Contrarian claim: "Most founders are wrong about X."
Specific number first: "I tracked 47 launches. Here is what they had in common."
Confession: "I screwed this up for 6 months before I figured it out."
Question with specific frame: "Why does every Y do Z when X works better?"
CTA patterns that work
Implicit CTA via story conclusion: end with the outcome that resulted, link to the deeper guide.
Direct CTA: "If you want the full methodology, [link]."
Question CTA: "What is your version of this story?" (drives replies)
Sign-off rules
Do not include a name signature in social posts (the author is implied by the account)
For newsletters: sign with first name only, no title
For long-form: no sign-off; the conclusion is the sign-off
Set 2-3 hard rules per pattern. More than that and the output gets rigid.
Section 5: Reference posts (3-5 of your best)
This is where the pattern-matching happens. The model reads these posts as examples and tries to produce output in the same shape.
How to pick reference posts:
Posts that performed well AND felt most like you. The intersection matters more than either alone.
Cover multiple formats — at least one short post, one long post, one with a story, one with a framework.
Diversity over consistency. The model averages across all references, so you want range.
Paste them verbatim, including line breaks and formatting quirks.
Update reference posts every 3-6 months as your best work shifts. Stale references produce stale output.
What NOT to put in the brief
Contradictory pairs: "Professional but friendly." These cancel out.
Over-specified formatting rules: "Always 3 bullet points, always end with a question." Output gets rigid.
Vague aspirations: "engaging," "thought-provoking," "premium." No operational meaning.
Long personality essays: longer than 3 sentences dilutes signal.
Cliches about your industry: "We move fast and break things." Empty calories.
How to iterate the brief
Every edit you make to AI output is an iteration signal. Process:
Generate an output.
Edit aggressively.
Ask: why did the AI miss this?
Update the appropriate section of the brief.
Generate the next output. Repeat.
After 15-20 iterations, the brief stabilizes. You will start approving most outputs untouched. That is the threshold where autopilot becomes safe.
Frequently asked questions
How long should the Persona Brief be?
Total length: 500-1,200 words. Shorter than 500 leaves too much room for LLM defaults.

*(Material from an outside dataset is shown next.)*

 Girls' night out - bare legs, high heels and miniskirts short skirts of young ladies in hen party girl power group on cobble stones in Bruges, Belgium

Longer than 1,200 wastes context tokens without adding signal. The 5-section structure naturally lands in this range.
Can I copy a Persona Brief from another founder?

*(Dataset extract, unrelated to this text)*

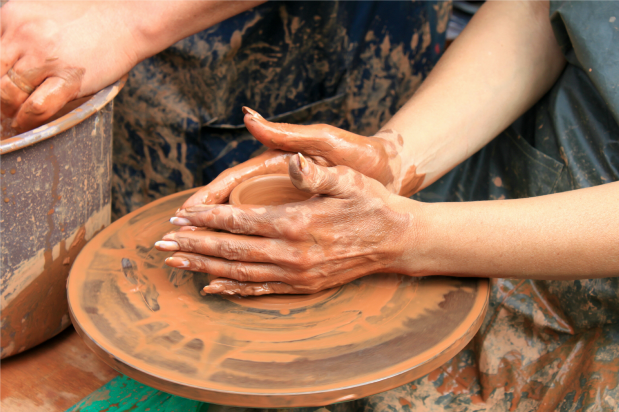 close up of hands drenched in clay while doing pottery work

You can use it as a template, but the content must be yours. Copying voice DNA verbatim produces output that sounds like the other founder. Use the structure, write your own content.
How often should I update the Persona Brief?

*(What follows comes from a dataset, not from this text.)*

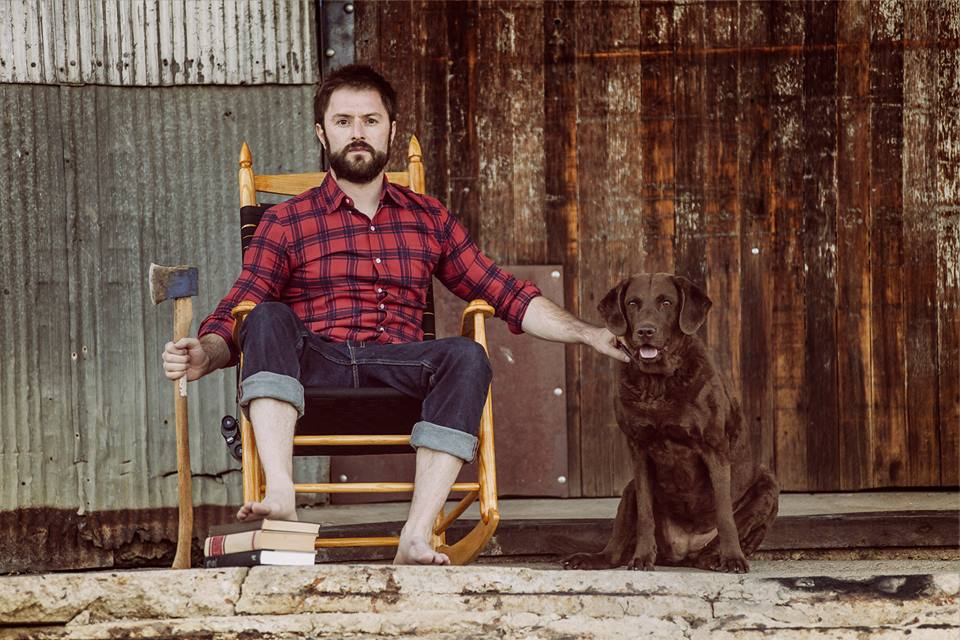 Adam Cayton-Holland with his dog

Update sections 1-2 only when your role or audience changes (rare). Update sections 3-5 continuously based on edits. Aim for 3-5 updates per week during the 14-day ramp, then 1-2 per month after.
What happens if my voice evolves over time?
Update the brief. Reference posts especially should reflect your most recent best work, not your work from 2 years ago. Stale references produce stale-sounding output.
Should I have one brief or multiple briefs per platform?
One base brief covering your universal voice. Platform-specific overrides handle tone differences (X terse, LinkedIn long-form, TikTok conversational). The base brief is 80% of the work; overrides are 20%.